Iqbal Masih nacque nel 1983 in una famiglia molto povera. A quattro anni fu venduto dal padre per pagare un debito di 12 dollari a un venditore di tappeti. Iqbal inizia a lavorare per più di dodici ore al giorno. E' uno dei tanti bambini che tessono tappeti in Pakistan; le loro piccole mani sono abili e veloci, i loro salari ridicoli, e poi i bambini non protestano e possono essere puniti più facilmente.
Un
giorno del 1992 Iqbal e altri bambini escono di nascosto dalla fabbrica di
tappeti per assistere alla celebrazione della giornata della libertà
organizzata dal Fronte di Liberazione dal Lavoro Schiavizzato (BLLF). Forse per
la prima volta Iqbal sente parlare di diritti e dei bambini che vivono in
condizione di schiavitù. Spontaneamente decide di raccontare la sua storia: il
suo improvvisato discorso fa scalpore e nei giorni successivi viene pubblicato
dai giornali locali. In breve il ragazzino diviene un simbolo della lotta
contro lo sfruttamento del lavoro minorile.

*Obiettivo del compito*. Estrai senza modifiche dal testo su Iqbal Masih il passo che parte dalle parole "Iqbal Masih nacque" e si ferma dopo "puniti più facilmente.". Le voci riportate qui sotto non servono.

*Voci di dati raccolte*.
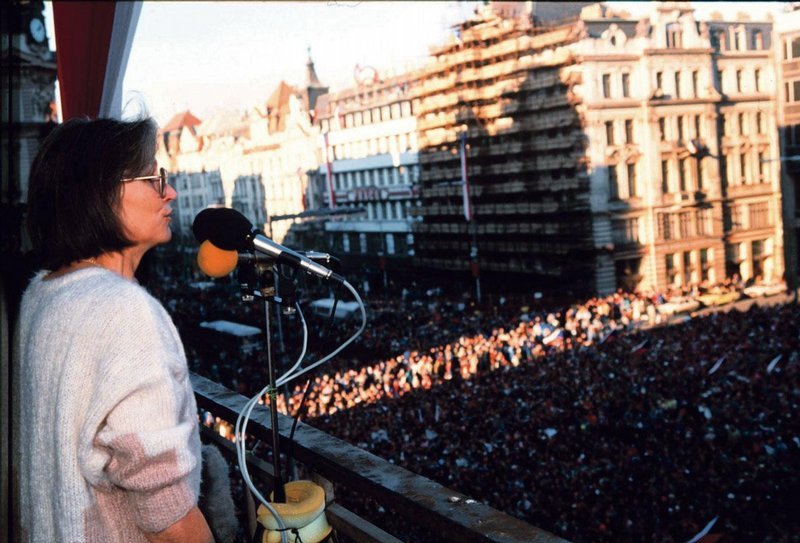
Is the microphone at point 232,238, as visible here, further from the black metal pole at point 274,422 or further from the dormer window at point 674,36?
the dormer window at point 674,36

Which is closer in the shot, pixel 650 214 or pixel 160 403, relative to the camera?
pixel 160 403

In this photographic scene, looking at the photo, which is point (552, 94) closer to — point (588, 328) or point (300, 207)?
point (588, 328)

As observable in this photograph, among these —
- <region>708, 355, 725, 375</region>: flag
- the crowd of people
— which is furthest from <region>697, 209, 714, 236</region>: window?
<region>708, 355, 725, 375</region>: flag

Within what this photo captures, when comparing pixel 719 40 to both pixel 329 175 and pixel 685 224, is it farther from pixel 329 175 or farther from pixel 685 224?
pixel 329 175

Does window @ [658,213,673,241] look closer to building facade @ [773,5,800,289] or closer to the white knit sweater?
building facade @ [773,5,800,289]

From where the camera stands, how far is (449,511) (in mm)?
2174

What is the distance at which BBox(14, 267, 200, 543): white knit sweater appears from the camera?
177cm

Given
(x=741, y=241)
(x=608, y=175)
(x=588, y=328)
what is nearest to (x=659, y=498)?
(x=588, y=328)

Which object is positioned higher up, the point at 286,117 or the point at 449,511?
the point at 286,117

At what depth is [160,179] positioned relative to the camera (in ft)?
7.20

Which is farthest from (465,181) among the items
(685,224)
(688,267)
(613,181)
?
(688,267)

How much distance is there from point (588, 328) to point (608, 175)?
1836cm

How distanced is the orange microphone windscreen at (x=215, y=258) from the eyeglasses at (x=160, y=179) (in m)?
0.29

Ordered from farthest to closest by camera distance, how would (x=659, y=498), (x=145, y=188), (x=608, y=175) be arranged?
(x=608, y=175) → (x=659, y=498) → (x=145, y=188)
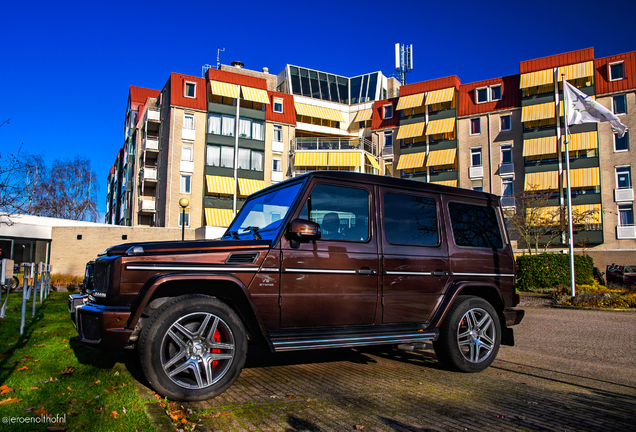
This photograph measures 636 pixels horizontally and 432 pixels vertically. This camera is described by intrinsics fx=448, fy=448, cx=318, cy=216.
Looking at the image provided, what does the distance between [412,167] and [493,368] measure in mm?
40157

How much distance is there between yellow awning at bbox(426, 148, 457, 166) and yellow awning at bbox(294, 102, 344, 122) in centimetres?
1381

*La tua soluzione*.
Iqbal Masih nacque nel 1983 in una famiglia molto povera. A quattro anni fu venduto dal padre per pagare un debito di 12 dollari a un venditore di tappeti. Iqbal inizia a lavorare per più di dodici ore al giorno. E' uno dei tanti bambini che tessono tappeti in Pakistan; le loro piccole mani sono abili e veloci, i loro salari ridicoli, e poi i bambini non protestano e possono essere puniti più facilmente.